Guissé Pène recadre sévèrement Mia Guissé

Guissé Pène recadre sévèrement Mia Guissé

Figure respectée du monde culturel sénégalais, Guissé Pène est sorti de sa réserve pour adresser un message fort à la chanteuse Mia Guissé, dont la carrière connaît une ascension fulgurante mais suscite, depuis plusieurs mois, de vives controverses.

«Mia Guissé
Je t’ai connue en 2012 alors que tu étais basketteuse en compétition.
Lors d’une rencontre professionnelle à Tambacounda tu as gratté la guitare et chanté et je t’ai dit ceci : « Mademoiselle, ta réussite ne repose pas sur le basket mais dans la musique, penses yi ».
Je ne t’ai plus revue ni entendue.
Beaucoup d’eaux ont ensuite coulé sous le pont et c’est avec plaisir que j’ai suivi l’ascendance de ta carrière musicale, bravo !

Mais depuis un an, les voix s’élèvent, les murmures deviennent clameurs, les critiques fusent, les regards s’interrogent, ton nom est souvent évoqué.
Plaintes (Jamra) vocifération, stupéfaction s’animent autour de toi.

Alors, sache que être artiste, c’est s’exposer, c’est offrir au monde une part de soi, mais c’est aussi porter une responsabilité : celle d’élever, d’inspirer, de rassembler.

Tu es une étoile montante, et avec la lumière vient l’ombre. Mais souviens-toi : ce qui distingue un artiste véritable, ce n’est pas seulement la beauté de sa voix ou la force de sa présence, c’est l’empreinte qu’il laisse dans les cœurs, la manière dont il élève les âmes, dont il incarne des valeurs qui transcendent la scène.

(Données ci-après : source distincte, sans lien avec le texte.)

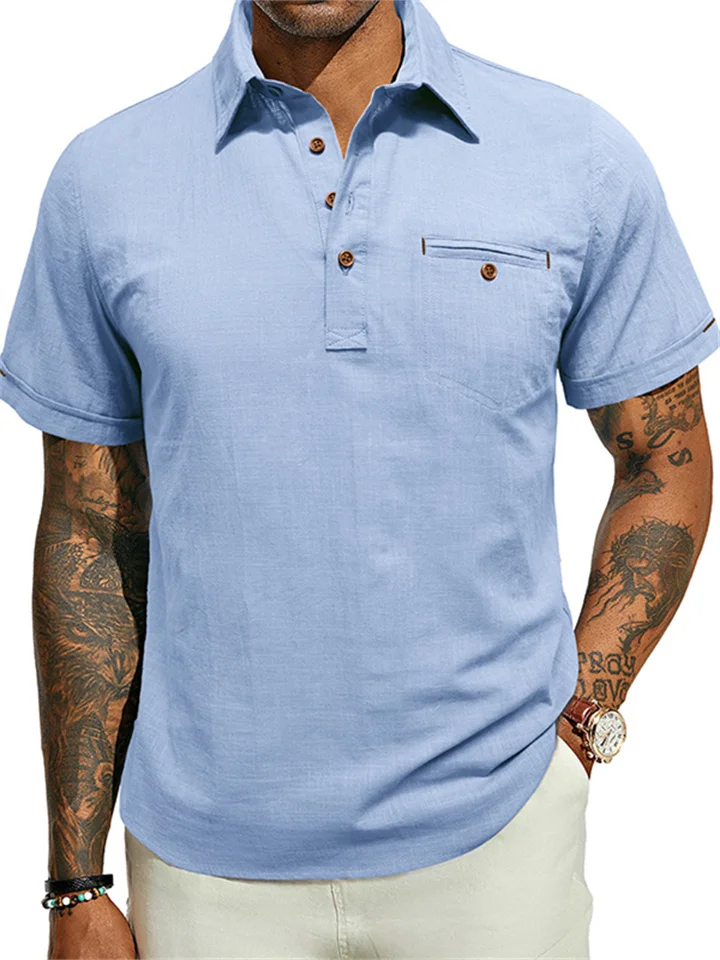 Men's Hawaii Short-sleeved Beach Shirts Lapel Men's Shirts Cotton Linen Tops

En Afrique, la femme est le pilier de la société. Elle est mère, sœur, guide, mémoire vivante. Elle est force tranquille, dignité incarnée.
L’art ne doit pas effacer cette noblesse, mais la magnifier. L’extravagance n’est pas synonyme de grandeur, et la sensualité n’est pas l’unique langage de l’expression artistique.
Il y a dans la retenue, dans la pudeur, une puissance silencieuse qui touche plus profondément que mille artifices.

La scène n’est pas un ring, c’est un autel. On y monte pour offrir, non pour dominer. On y danse pour célébrer, non pour provoquer. On y chante pour guérir, non pour diviser.

À toi, Mia, et à tous les artistes qui cherchent leur voie : sachez que vos admirateurs ne demandent pas la perfection, mais la sincérité. Ils veulent voir en vous des modèles de courage, de respect, de beauté intérieure.
Ils veulent croire que l’art peut encore être un refuge, un phare, un souffle d’espoir.
En ma qualité de aîné et défenseur de la culture voilà quelques conseils pour nourrir le bonheur de ceux qui t’aiment :

Reste fidèle à ton essence. Ce qui t’a menée là où tu es, c’est ton authenticité. Ne la perds pas.
Inspire par l’exemple. L’élégance du cœur rayonne plus que celle des habits.
Écoute sans te soumettre. Les critiques peuvent être des tremplins si elles sont accueillies avec humilité.
Fais la paix entre la personne et le personnage. L’un nourrit l’autre, mais c’est l’âme qui doit guider les deux.
Parle avec ton art. Que chaque chanson, chaque geste, chaque apparition soit un message d’amour, de respect et de fierté.

Tu es une voix, Mia. Que cette voix ne soit pas seulement entendue, mais aussi ressentie, respectée, et aimée.»